The Square is vast: it has its characteristic scale and form which is specific to Helsinki. It is present already without the west edge but articulation brings it out. Merging the water and the city, it creates numerous possibilities for the programme asked by the people of Helsinki. For illustratory purposes, the proposal divides the Square in four parts: a sunken plaza, a water-sport area, a festival square, and a puzzle game. All the parts might be filled / refilled / de-filled with needed smaller objects. Helsinki differs from many other European capitals of having water in three different states: vapour, liquid and solid. Water park would be a playground for them all pushing kamos out of the “playground” during winter. It might be the appropriate place for showing off the benefits of the Finnish society and it’s high-tech accomplishments: above the Square on calm nights there could be a “cloud of digital poetry”. View from the president’s palace is preserved. The Square serves as a port for Suomenlinna-ferries, fishermen’s boats and other smaller servicing boats and letting in different kind of water-activities … merging it with solid ground and floating rafts. In addition, the Square can continue to serve as a market-place.

The Eastern Shore consists of a row of city blocks which preserve the view from the new Esplanaadi to the sea and ships. The pedestrian promenade just on the seashore supports the possibility for docking smaller ships or even floating docks. Some commercial space is needed to activate the street but it might start with a Finland’s Design Center and Museum. The east side of the promenade has a continuous front, while the west boasts a playful elevation for different sea views and views towards the Tähtitorni mountain.

The whole renewed and redefined space is anchored by three buildings: two bigger structures that are a Museum (Guggenheim?) and a Baltic Marime Sea Center, and a smaller building located at the junction of the Main and Southern parts of the Esplanaadi, which could be a Design Center and Museum. Two of them – “design center” and museum – form a smaller part of Helsinki’s new “living room” with it’s rectangular grid and freely forming activities. The Museum building is lifted up in the air to “let the sunshine in” to the Square; to open up space for continuous “mountain slide” to the very bottom of the sunken plaza paved with existing solid rocks, gravel and sand creating a “nature park” and an entrance to the museum’s continuation under the streets. Hill side of the Museum should be with blurred edges; provide connections for climbing up to the top of the roof to have vista-terraces. All in all it might be the place and possibility for showing off the benefits of Finnish society and it’s so far successful mingling with high-tech games – up above the Square on calm nights there is seen a cloud of digital poetry.

Due to the remaining on the same location of the two ferry-boat terminals the main road system remains unchanged, except in front of Eteläranta, where the cargo traffic might use the same route as the public traffic because shifting the tramlines allowed for extra space.

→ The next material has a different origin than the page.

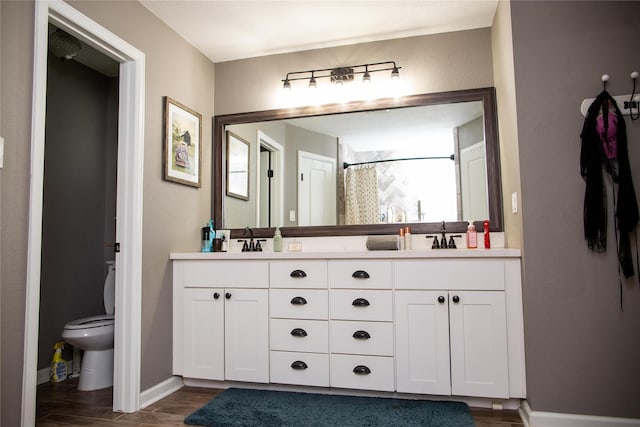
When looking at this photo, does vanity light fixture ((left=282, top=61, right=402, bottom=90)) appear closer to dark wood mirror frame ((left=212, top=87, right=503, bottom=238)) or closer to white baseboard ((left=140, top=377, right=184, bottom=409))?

Bigger parking lots are kept on ground level, but covered by second floors of buildings above. Parking areas are also widened underground to the vicinity of Ehrenströmintie. The junction in front of the Olympiaterminali is pushed towards the Laivasillan Puistikko to facilitate underground cargo traffic and to clear the ground in front of the terminal. This new triangle ends the axis starting from the president’s palace. Speed ferries terminal is located on the northern edge of this two-layer hybrid, while the urban design/structure/building mentioned above creates a focus point on the end.